C’est possible, après tout, mais ils sont soûls quand même.
Et dans la ville en rut les femmes vont offrant
La chaleur de leurs seins douillets et provoquants.
— Allons ! va, mon ami, c’est Noël ce soir même —
C’est possible, après tout, mais ils sont chers quand même.
Et toute la phalange impure de Noël
Fait souffler sur Paris son vent tiède et charnel.

C’est Noël. Délaissant dehors Paris qui rôde,
Je rentre m’attabler à la taverne chaude,
Où, parmi la fumée et la lèvre qui rit,
La débauche, à son tour, fête aussi Jésus-Christ.

Ah ! Jésus ! puisqu’il faut te fêter dans le vice,
Regarde, et sois content de ton jeune novice.
Regarde moi, Jésus, mon bien aimé Seigneur,
Regarde-moi vider mon verre en ton honneur.
Vois : je couche ma tête au bras de cette grue
Pour chercher au plafond que je prends pour la nue
L’étoile qui guida les bergers et les rois.
Allons ! Tiens ! mon Seigneur, sois donc content : je bois.

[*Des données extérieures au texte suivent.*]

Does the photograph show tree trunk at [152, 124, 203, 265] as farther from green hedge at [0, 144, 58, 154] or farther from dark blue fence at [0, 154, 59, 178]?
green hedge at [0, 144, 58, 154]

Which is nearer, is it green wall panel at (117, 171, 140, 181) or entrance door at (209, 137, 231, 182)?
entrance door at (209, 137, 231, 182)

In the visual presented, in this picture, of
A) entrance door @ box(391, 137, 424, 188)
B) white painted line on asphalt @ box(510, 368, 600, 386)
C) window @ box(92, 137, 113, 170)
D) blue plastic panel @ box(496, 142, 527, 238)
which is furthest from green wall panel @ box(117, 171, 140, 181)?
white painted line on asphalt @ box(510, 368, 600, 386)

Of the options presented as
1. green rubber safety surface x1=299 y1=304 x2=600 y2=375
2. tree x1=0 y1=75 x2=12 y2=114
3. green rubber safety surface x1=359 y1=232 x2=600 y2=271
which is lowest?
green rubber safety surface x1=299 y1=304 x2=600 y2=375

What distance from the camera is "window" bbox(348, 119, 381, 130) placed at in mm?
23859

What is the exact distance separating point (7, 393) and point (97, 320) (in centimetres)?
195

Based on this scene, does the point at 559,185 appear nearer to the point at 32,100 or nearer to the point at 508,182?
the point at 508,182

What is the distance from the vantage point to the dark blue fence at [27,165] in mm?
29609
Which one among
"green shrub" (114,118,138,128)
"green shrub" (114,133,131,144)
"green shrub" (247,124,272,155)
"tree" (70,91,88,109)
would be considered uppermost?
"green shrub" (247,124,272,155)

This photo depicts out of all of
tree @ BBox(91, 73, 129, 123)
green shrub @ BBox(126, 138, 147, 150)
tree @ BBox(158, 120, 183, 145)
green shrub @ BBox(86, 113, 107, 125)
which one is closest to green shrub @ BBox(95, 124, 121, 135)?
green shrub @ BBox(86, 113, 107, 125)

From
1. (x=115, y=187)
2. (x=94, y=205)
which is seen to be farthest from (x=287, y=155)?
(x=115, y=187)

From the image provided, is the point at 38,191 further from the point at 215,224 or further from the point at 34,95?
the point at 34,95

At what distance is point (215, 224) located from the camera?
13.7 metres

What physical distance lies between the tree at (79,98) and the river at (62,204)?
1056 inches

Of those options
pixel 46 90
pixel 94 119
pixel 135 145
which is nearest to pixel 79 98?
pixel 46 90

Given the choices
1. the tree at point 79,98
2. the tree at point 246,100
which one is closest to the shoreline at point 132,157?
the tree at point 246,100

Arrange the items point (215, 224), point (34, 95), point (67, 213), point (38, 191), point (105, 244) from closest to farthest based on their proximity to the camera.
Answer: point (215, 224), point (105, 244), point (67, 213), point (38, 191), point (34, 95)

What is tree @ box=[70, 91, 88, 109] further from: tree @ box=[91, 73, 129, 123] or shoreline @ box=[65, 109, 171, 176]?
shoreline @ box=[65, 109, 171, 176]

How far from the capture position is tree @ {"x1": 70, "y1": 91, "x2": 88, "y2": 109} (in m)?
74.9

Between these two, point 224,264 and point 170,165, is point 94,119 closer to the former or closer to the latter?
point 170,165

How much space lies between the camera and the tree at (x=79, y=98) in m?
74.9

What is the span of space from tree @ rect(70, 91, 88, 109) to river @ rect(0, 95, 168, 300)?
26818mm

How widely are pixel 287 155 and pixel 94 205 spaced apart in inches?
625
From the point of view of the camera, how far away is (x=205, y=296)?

Sois content, Jésus-Christ, mon Seigneur et mon frère,
Montmartre a bien fêté ton vieil anniversaire.
Montmartre a rendu grâce au jour de ton berceau ;
Le Tzigane, lui-même, au sommet du tréteau,
Voulant, sans doute, aussi, t’adresser sa prière,
Sans repos, et pour toi, pendant la nuit entière
A fait chanter son âme au long de son archet.

Sois donc content, Jésus, Montmartre a bien marché.

C’est Noël et je sors enfin de la taverne.
Paris que je rencontre a le regard si terne
Et les bras si tombés, que l’on dirait, vraiment,
Que c’est Paris qui vient d’accoucher d’un enfant.
Noël ! Noël ! Noël ! Que le siècle est impie
De célébrer ta nuit dans la noce et l’orgie !

Que le temps est païen et l’homme sans grandeur
De se vautrer dans l’auge humaine en ton honneur !
Que la vertu faiblit et que la foi s’affaisse
Pour se plaire au milieu de la ville en ivresse !
Ô Noël ! Ô Noël ! Écoute-moi : Je suis
Peut-être le plus vil des hommes de ta nuit !
Je suis peut-être, aussi, l’âme la plus souillée
Que l’on ait vu passer pendant cette veillée !
Mais au moins, mais au moins, je porte dans cette âme,
Aussi vrai que je crois à l’Art et à la Femme,
Aussi vrai que déjà j’ai des rides au front,
L’amour le plus puissant et le plus innomable
Pour celui qui parla le premier de Pardon.

Et celui-là : c’est toi, doux enfant de l’Étable !

  1. Si ce n’est cependant parfois devant la femme.